*Exercise details*: Copy the records from the line containing "Which is farther in" through the line containing "point (43, 539) →", swapping "camera distance" for "depth" and changing nothing else.

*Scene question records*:
========
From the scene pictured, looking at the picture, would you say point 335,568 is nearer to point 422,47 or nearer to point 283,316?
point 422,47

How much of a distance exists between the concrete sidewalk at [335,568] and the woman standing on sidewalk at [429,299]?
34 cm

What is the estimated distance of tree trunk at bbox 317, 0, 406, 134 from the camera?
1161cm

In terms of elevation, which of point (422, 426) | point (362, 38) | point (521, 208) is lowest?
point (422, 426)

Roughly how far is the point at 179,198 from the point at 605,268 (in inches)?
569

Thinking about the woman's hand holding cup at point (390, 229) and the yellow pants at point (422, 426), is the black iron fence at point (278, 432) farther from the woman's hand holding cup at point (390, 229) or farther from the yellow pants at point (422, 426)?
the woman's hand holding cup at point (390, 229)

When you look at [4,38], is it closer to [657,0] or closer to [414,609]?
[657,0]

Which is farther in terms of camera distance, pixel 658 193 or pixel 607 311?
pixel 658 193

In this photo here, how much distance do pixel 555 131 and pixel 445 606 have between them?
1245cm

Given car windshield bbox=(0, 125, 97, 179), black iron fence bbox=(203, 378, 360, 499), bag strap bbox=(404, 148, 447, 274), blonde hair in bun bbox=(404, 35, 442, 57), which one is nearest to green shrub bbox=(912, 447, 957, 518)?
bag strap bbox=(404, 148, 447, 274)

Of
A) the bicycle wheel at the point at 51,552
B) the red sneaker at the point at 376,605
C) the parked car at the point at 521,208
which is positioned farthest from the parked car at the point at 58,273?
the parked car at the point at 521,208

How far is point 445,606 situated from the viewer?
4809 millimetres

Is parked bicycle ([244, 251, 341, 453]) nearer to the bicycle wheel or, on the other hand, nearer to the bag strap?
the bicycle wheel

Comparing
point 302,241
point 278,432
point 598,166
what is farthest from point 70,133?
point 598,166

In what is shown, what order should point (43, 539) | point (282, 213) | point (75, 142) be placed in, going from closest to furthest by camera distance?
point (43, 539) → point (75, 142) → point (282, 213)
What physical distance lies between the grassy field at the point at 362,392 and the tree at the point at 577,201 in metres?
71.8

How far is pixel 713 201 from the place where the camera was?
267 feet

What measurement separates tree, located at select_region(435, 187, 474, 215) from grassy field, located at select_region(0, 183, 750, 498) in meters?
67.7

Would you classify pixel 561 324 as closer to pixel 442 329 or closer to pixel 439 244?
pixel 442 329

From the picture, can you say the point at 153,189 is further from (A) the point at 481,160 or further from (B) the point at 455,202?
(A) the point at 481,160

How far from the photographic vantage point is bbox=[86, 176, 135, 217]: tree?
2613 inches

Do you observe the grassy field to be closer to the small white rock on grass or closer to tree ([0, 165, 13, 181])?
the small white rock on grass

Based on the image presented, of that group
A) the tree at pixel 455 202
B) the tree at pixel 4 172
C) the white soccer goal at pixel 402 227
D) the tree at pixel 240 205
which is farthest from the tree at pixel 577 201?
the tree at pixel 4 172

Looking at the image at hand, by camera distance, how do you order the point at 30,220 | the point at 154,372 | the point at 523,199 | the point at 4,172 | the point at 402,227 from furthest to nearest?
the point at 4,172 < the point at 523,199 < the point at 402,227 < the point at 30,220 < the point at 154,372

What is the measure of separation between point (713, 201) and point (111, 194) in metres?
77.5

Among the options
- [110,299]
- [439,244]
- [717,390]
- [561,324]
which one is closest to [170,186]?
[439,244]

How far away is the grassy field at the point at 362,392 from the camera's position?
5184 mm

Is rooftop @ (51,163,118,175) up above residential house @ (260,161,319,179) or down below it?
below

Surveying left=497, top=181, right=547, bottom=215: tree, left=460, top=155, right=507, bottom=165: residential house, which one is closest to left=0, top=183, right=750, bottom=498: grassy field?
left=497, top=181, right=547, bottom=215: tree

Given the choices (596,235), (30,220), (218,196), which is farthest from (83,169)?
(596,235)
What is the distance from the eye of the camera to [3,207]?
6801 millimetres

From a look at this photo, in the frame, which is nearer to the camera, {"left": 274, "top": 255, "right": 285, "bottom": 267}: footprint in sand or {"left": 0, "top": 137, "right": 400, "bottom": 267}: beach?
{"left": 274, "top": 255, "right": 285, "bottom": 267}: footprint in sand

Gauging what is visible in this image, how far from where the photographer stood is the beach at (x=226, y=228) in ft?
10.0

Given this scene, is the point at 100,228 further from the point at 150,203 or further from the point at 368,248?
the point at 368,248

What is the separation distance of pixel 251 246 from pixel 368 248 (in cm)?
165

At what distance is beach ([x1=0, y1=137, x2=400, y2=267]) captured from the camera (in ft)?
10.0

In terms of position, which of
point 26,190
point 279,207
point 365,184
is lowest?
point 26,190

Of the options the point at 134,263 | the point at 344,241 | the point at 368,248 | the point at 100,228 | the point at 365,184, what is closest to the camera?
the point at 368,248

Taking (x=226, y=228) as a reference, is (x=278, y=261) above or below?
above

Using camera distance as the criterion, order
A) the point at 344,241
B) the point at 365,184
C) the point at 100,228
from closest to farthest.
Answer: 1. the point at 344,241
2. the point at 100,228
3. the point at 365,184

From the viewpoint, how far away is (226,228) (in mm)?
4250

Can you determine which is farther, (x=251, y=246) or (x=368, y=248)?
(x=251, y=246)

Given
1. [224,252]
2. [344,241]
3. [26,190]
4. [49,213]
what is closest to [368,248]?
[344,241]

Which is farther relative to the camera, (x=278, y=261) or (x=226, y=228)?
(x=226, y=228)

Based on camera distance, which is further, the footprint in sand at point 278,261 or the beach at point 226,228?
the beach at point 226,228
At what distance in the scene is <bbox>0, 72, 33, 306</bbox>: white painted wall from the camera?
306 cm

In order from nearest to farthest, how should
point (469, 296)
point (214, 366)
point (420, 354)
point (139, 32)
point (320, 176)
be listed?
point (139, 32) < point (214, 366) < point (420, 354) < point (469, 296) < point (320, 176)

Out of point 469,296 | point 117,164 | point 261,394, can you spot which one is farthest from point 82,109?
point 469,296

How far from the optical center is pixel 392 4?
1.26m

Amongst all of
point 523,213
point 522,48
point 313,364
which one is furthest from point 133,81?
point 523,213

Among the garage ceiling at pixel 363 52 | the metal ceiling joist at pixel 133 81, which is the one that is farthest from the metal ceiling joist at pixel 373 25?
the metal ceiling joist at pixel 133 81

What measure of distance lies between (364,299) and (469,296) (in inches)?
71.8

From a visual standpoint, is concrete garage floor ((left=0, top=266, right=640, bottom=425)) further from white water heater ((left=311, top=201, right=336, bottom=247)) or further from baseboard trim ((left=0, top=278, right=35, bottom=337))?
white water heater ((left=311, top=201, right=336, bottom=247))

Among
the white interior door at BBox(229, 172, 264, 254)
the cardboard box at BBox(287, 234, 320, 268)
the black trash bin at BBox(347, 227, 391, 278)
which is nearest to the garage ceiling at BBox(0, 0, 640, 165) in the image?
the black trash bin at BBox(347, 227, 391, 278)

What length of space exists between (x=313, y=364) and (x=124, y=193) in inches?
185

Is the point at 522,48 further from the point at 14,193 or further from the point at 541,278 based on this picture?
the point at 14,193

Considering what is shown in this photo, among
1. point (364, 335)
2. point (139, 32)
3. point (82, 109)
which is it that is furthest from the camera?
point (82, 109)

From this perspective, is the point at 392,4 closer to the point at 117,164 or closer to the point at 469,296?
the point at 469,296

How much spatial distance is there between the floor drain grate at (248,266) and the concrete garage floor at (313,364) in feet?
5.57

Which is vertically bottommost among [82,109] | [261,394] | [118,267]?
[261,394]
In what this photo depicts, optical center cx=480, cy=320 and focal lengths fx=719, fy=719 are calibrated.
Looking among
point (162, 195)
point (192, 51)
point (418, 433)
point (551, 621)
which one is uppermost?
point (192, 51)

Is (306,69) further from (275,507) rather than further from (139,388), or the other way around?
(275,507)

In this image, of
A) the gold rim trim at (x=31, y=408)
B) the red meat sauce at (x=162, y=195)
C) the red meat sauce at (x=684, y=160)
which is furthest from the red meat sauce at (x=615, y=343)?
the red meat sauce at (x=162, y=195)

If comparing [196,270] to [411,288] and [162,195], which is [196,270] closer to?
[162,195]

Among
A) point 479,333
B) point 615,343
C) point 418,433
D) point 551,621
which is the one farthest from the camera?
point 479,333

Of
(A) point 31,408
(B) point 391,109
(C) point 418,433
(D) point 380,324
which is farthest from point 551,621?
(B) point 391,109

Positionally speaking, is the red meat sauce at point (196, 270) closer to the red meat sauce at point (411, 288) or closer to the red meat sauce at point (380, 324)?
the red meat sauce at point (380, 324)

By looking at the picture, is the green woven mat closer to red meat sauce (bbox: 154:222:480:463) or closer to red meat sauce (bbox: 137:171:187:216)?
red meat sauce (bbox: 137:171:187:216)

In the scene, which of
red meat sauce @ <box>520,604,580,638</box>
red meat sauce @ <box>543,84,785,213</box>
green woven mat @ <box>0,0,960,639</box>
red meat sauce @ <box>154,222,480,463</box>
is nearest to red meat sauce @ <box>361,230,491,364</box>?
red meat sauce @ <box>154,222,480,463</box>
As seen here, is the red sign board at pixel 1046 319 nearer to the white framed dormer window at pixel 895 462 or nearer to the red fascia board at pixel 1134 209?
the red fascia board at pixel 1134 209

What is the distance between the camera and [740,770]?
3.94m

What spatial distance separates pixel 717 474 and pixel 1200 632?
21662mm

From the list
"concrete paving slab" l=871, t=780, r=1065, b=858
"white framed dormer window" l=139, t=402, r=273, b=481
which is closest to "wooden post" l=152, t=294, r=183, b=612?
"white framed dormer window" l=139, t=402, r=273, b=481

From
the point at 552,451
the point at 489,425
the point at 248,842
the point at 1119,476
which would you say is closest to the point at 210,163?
========
*Solution to the problem*:
Which is farther in terms of depth, pixel 658 193 or pixel 607 311?
pixel 658 193

In this photo here, how much distance do pixel 555 131 and pixel 445 606 have between them?
1245cm

Given car windshield bbox=(0, 125, 97, 179), black iron fence bbox=(203, 378, 360, 499), bag strap bbox=(404, 148, 447, 274), blonde hair in bun bbox=(404, 35, 442, 57), which one is nearest to green shrub bbox=(912, 447, 957, 518)?
bag strap bbox=(404, 148, 447, 274)

Of
A) the bicycle wheel at the point at 51,552
B) the red sneaker at the point at 376,605
C) the parked car at the point at 521,208
which is positioned farthest from the parked car at the point at 58,273?
the parked car at the point at 521,208

How far is point 445,606 situated from the viewer?
4809 millimetres

Is parked bicycle ([244, 251, 341, 453]) nearer to the bicycle wheel or, on the other hand, nearer to the bag strap?
the bicycle wheel

Comparing
point 302,241
point 278,432
point 598,166
what is farthest from point 70,133?
point 598,166

In what is shown, what order should point (43, 539) | point (282, 213) | point (75, 142) be placed in, going from closest to furthest by depth?
point (43, 539) → point (75, 142) → point (282, 213)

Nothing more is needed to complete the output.